WORK TO DO =>
Output exactly the lines between the line that contains "What is the separation" and the last line of the material, counting both.

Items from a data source

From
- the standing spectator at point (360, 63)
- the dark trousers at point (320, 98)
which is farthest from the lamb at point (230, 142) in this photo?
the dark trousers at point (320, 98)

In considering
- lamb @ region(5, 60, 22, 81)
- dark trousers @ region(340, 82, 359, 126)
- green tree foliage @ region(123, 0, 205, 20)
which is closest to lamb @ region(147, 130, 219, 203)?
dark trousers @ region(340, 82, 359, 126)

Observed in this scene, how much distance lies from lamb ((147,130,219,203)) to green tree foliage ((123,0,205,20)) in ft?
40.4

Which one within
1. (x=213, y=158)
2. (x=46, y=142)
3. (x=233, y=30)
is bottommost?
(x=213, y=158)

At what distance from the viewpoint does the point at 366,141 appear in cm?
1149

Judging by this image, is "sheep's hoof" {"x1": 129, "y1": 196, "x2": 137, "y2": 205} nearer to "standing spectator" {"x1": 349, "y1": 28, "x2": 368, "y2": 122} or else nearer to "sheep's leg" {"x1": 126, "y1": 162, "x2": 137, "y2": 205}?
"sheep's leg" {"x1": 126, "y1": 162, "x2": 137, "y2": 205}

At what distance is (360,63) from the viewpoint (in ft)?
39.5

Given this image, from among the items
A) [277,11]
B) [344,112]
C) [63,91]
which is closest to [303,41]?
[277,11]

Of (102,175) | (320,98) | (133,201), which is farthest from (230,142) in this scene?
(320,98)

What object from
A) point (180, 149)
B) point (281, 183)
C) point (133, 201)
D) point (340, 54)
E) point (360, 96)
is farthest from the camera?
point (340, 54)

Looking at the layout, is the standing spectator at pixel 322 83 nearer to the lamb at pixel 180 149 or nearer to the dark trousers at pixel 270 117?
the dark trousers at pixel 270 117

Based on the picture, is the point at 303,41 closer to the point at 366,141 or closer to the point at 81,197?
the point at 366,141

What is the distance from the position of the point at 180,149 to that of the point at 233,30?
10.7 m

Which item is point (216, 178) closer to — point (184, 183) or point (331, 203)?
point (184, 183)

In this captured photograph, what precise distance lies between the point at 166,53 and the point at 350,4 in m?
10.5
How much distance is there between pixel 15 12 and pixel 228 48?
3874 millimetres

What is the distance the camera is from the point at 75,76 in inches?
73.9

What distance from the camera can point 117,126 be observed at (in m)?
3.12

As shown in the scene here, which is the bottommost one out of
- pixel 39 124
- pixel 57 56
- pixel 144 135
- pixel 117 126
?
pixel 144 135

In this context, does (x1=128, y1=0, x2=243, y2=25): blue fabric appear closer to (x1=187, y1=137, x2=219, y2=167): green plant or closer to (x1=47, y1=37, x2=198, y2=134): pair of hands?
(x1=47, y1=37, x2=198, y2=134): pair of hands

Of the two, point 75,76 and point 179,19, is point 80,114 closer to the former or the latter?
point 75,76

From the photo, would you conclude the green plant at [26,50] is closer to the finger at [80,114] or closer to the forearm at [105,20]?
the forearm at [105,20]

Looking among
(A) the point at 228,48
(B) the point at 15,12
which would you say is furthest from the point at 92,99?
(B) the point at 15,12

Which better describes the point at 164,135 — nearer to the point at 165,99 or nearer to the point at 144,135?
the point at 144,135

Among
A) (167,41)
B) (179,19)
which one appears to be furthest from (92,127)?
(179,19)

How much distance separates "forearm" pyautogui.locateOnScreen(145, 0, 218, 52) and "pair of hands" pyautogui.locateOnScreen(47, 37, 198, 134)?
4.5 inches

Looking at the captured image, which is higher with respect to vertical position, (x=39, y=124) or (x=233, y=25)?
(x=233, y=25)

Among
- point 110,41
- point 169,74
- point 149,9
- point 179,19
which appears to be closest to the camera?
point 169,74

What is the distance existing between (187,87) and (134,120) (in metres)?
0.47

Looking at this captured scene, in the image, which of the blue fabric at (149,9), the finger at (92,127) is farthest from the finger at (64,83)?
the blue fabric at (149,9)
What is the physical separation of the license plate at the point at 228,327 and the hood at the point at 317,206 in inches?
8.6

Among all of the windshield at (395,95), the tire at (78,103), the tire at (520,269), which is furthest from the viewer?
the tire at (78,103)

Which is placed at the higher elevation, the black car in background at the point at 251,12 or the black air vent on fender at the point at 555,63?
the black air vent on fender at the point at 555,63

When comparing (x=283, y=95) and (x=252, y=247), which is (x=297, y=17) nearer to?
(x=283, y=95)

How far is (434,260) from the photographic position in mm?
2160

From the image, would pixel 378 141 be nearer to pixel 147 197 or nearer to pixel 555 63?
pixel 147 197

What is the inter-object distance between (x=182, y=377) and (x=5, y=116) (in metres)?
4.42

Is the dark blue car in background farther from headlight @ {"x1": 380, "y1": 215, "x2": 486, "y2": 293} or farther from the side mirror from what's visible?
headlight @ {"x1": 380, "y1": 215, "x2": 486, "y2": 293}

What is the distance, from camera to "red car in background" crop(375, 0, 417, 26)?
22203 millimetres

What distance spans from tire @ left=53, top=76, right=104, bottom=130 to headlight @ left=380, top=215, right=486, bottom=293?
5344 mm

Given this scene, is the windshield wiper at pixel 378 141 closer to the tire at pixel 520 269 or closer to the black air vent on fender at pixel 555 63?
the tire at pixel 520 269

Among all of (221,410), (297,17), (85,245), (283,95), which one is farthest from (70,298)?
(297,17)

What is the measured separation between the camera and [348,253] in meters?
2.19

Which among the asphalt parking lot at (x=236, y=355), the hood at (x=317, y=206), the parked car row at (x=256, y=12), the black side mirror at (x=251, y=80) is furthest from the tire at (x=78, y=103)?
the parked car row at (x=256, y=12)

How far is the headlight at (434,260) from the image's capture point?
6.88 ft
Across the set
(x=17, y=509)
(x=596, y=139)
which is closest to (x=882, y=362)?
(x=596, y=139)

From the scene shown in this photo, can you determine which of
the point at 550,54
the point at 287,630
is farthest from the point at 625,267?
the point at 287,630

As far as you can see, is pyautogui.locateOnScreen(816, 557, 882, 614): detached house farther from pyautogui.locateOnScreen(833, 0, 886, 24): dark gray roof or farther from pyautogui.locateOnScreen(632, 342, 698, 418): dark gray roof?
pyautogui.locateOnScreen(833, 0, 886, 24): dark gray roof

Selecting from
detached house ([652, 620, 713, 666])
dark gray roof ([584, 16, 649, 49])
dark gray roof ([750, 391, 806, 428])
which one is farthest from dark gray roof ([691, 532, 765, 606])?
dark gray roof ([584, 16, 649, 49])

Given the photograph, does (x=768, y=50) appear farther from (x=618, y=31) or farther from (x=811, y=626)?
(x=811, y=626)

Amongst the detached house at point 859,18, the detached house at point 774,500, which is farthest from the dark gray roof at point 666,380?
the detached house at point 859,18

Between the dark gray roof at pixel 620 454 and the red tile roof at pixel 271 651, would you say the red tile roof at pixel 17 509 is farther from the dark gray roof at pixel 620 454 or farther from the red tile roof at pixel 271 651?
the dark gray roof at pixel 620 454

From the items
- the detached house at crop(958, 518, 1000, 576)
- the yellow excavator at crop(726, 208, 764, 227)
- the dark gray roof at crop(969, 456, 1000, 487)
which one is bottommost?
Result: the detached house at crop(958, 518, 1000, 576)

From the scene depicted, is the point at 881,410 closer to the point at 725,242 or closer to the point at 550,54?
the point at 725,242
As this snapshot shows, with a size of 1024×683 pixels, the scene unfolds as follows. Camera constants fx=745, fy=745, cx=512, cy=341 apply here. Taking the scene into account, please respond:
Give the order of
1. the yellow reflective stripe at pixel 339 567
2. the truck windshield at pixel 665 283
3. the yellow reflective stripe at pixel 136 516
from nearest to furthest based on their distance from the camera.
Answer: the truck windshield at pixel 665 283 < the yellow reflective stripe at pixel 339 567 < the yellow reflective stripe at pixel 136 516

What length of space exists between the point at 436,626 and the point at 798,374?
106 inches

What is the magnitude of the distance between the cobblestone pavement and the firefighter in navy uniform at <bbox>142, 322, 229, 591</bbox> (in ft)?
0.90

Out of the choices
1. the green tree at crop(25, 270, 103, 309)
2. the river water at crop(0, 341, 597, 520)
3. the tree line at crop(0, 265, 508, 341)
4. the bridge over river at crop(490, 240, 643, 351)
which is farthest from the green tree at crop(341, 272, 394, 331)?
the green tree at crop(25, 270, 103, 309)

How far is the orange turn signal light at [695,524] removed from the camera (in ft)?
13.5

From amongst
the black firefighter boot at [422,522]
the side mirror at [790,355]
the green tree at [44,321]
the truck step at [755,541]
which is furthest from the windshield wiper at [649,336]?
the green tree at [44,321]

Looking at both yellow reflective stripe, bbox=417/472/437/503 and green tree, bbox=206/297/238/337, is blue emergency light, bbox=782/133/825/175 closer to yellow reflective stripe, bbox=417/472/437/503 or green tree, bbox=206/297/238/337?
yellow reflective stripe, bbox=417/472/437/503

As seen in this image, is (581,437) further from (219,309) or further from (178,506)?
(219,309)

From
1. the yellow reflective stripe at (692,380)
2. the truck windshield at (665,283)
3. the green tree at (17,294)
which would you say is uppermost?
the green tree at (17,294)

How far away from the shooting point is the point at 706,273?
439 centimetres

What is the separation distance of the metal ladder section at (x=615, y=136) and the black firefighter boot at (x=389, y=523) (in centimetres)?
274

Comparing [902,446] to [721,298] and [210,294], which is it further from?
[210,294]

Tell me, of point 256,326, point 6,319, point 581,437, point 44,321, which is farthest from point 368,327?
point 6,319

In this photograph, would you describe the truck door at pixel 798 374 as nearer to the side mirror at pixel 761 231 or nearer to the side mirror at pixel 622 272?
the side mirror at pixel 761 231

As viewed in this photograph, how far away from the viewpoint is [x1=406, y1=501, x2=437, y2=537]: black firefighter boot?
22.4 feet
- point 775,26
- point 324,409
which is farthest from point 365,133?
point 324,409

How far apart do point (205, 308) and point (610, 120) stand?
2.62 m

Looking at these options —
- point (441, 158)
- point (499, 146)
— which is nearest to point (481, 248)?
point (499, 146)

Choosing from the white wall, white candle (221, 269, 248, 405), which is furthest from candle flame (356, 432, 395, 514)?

TASK RESULT =>
What is the separation distance of the metal ladder section at (x=615, y=136) and the black firefighter boot at (x=389, y=523) (in centimetres)?
274

Comparing [902,446] to [721,298] and [210,294], which is it further from?
[210,294]

Tell me, of point 256,326, point 6,319, point 581,437, point 44,321, which is farthest from point 368,327?
point 6,319

In this photograph, would you describe the truck door at pixel 798 374 as nearer to the side mirror at pixel 761 231 or nearer to the side mirror at pixel 622 272?
the side mirror at pixel 761 231

As viewed in this photograph, how far away from the viewpoint is [x1=406, y1=501, x2=437, y2=537]: black firefighter boot?
22.4 feet
- point 775,26
- point 324,409
which is farthest from point 365,133?
point 324,409

How far apart do point (205, 308) and point (610, 120) stand?
2.62 m

Looking at these options —
- point (441, 158)
- point (499, 146)
— which is nearest to point (481, 248)?
point (499, 146)

Choosing from the white wall, white candle (221, 269, 248, 405), which is furthest from candle flame (356, 432, 395, 514)?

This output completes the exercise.